Let's start by noting that you can only use Byteman to inject behaviour into Java code. So, your options for handling Object reclamation are essentially limited to the places where the JVM lets Java code know that an object has been reclaimed by the GC and is ready for reuse i.e. finalizer methods. So, if the class you are interested in overrides method Object.finalize() then you can inject a rule into its implementation and it will be triggered when the object's storage is (probably) going to be reclaimed. But there are caveats here to take note of:
- the object will very likely be finalized quite some time after all references to it are dropped (the wait intreval will be at least until after the next minor GC, maybe even the next major GC later and maybe even longer)
- if the finalizer code or the Byteman rule it triggers retains a reference to the object then its storage will not be made available for reuse even though the object has been finalized
- even if you don't retain a reference you will require yet another GC cycle after the finalizer has run before the storage will be released
- finalizers suck and they make your GC sucky because you have to process every finalized object you allocate so don't use them unless you have to and don't ever use them for frequently allocated classes.
- did I mention that finalizers really make your GC suck? oh yes, I did
If that doesn't make you give up now then my final advice is give up now.
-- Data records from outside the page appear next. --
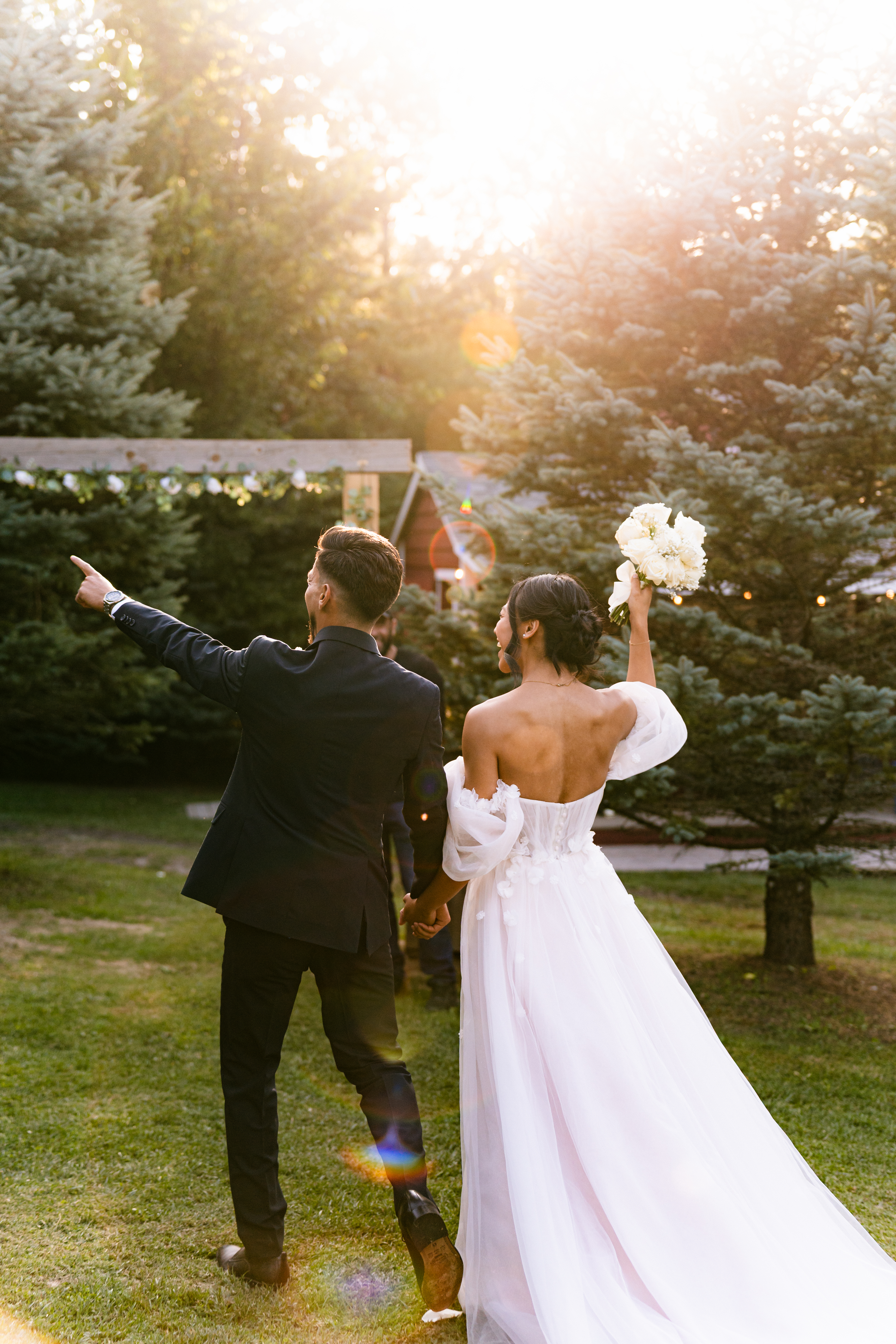 Recessional sunset celebration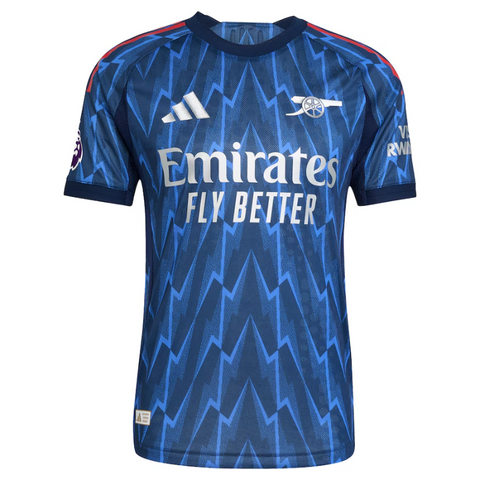 Arsenal adidas 2025/26 Away Authentic Jersey with Patch - Blue Adidas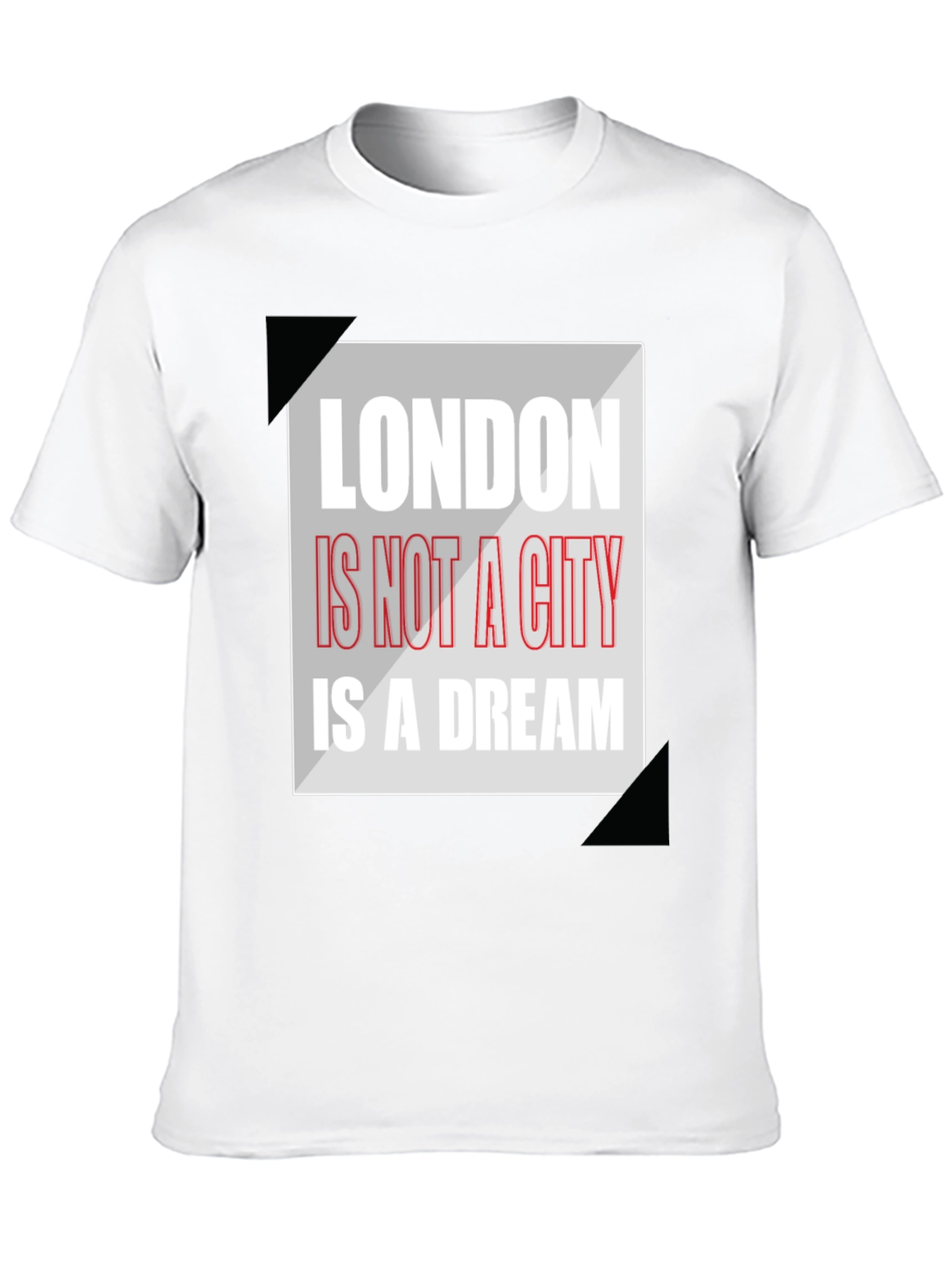 London Dream Graphic Tee - Mens Black T-Shirt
GCs don't actually care about when the last reference to an object gets dropped. They only care about reusing storage. Mostly, they only need to know which objects are referenced and only at specific points during the GC cycle. So, nothing in the JVM (or indeed most other VMs) -- let alone in the Java runtime -- is going to give an answer to your question.
Thank you for your quick and thorough response.
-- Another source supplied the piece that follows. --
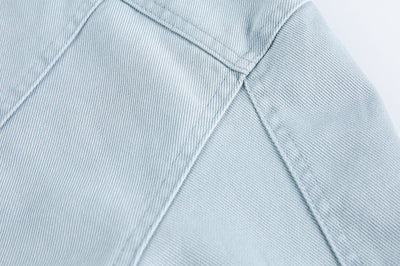 Chaqueta de Trabajo Retro Corta para Hombre - Image 34
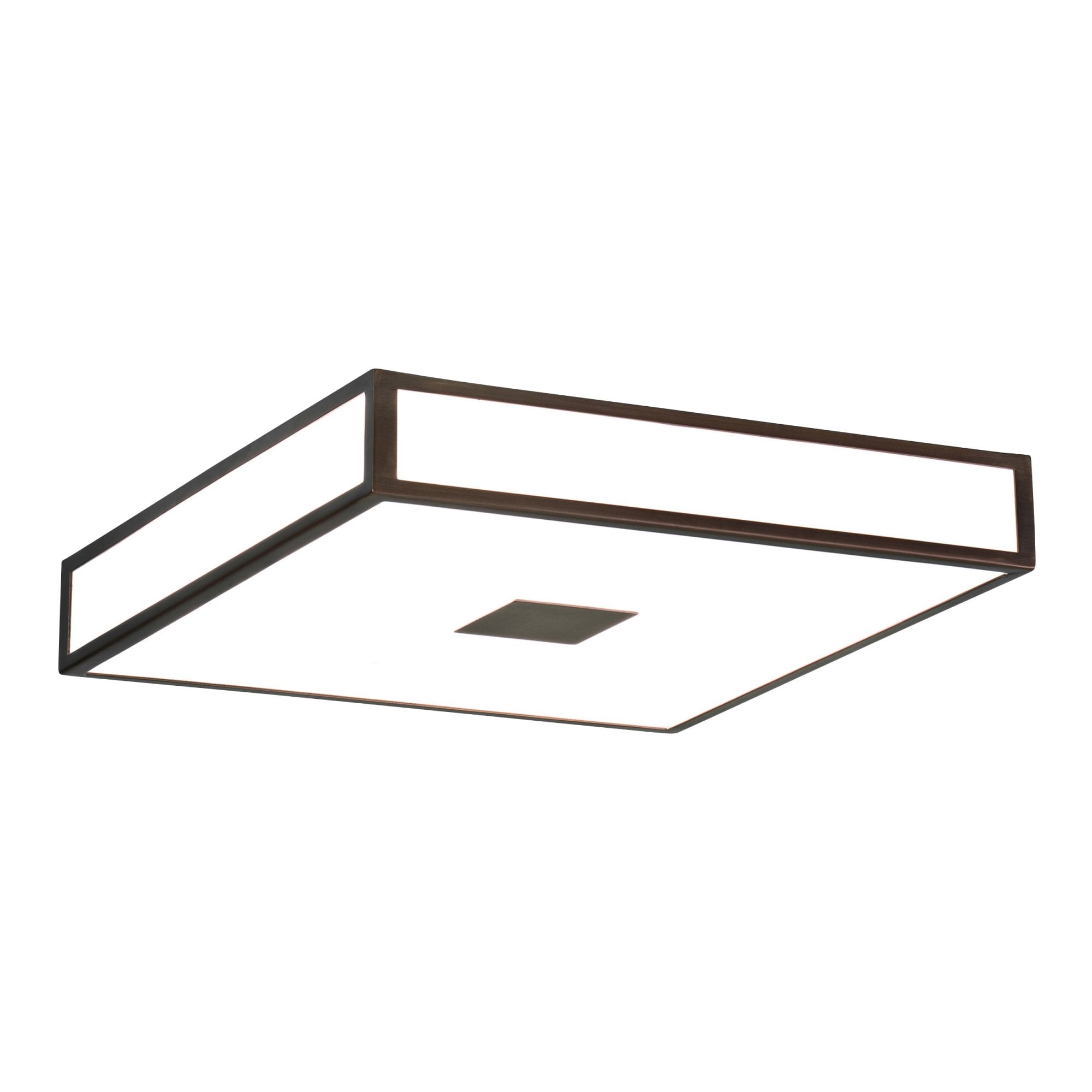 1121013 Mashiko 400 Square Bathroom Ceiling Light Bronze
I am trying to trace a resource issue where objects are being dereferenced without system resources being released. I have used finalizers to track down instances where objects are being GC'd with system resources still held by the object. Although that confirms the issues i am seeing, it does nothing to tell me where (or why) it was dereferenced, as you mentioned in point 1) .
I thought it was a long shot, but a question worth asking nonetheless.